A comprehensive literature search was performed in multiple databases including PubMed, Scopus, Web of Science, and Cochrane Library. The search spanned from September 2013 to August 2023. Two authors (K.J. and M.V.) independently conducted the search using keywords: “preoperative care”, “preoperative management”, “innovative approaches”, “risk assessment”, “patient education”, and “technological integration”. The inclusion criteria encompassed (I) peer-reviewed articles, clinical trials, reviews, and meta-analyses relevant to innovative strategies in preoperative care and (II) English language. Articles not completely accessible, redundant publications, and editorial articles were excluded. Identified articles were subsequently screened by title and abstract and assessed for eligibility based on their relevance to the aim of the review. Articles focusing on dated management strategies and those without substantial discussion regarding novel approaches were excluded on a case-by-case basis. Discrepancies were resolved through discussion and, where needed, a third author’s opinion (I.S.) was sought. A summary of the search strategy is shown in Table 1.
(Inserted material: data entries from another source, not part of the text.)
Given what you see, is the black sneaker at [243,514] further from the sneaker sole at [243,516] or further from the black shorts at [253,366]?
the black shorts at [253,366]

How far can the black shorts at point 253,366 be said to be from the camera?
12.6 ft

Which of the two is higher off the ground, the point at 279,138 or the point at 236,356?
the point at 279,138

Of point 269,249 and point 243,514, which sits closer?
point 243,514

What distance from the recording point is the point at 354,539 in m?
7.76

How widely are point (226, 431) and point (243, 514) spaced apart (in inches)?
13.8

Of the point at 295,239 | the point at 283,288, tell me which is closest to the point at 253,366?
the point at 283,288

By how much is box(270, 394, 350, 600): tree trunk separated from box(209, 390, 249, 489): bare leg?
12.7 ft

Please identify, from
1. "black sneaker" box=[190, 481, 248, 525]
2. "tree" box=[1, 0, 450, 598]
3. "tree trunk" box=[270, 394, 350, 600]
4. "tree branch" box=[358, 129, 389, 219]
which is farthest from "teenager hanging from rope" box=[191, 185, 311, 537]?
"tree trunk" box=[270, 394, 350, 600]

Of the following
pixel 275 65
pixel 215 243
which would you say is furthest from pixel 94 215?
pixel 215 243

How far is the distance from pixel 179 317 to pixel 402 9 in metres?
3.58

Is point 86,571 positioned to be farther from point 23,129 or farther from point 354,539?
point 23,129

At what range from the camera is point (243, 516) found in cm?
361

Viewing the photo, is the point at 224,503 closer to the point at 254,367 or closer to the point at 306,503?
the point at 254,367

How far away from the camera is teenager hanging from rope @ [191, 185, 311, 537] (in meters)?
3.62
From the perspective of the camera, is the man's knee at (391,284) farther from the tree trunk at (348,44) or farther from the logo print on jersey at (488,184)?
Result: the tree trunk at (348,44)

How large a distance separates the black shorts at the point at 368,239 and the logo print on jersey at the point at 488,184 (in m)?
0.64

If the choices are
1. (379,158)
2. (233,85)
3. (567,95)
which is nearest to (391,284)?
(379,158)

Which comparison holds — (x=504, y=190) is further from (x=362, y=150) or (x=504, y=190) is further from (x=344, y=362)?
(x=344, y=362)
An example of a detailed search strategy of a database (PubMed) is shown in Table S1. Seven hundred and twenty-six total results were found.

Results

Innovative approaches can be classified into two themes: personalized holistic care and technological integration (Figure 1). Despite this categorization, both themes function synergistically and were studied concomitantly.

Figure 1 Innovative approaches to perioperative care: personalized holistic care. Created with Biorender.com.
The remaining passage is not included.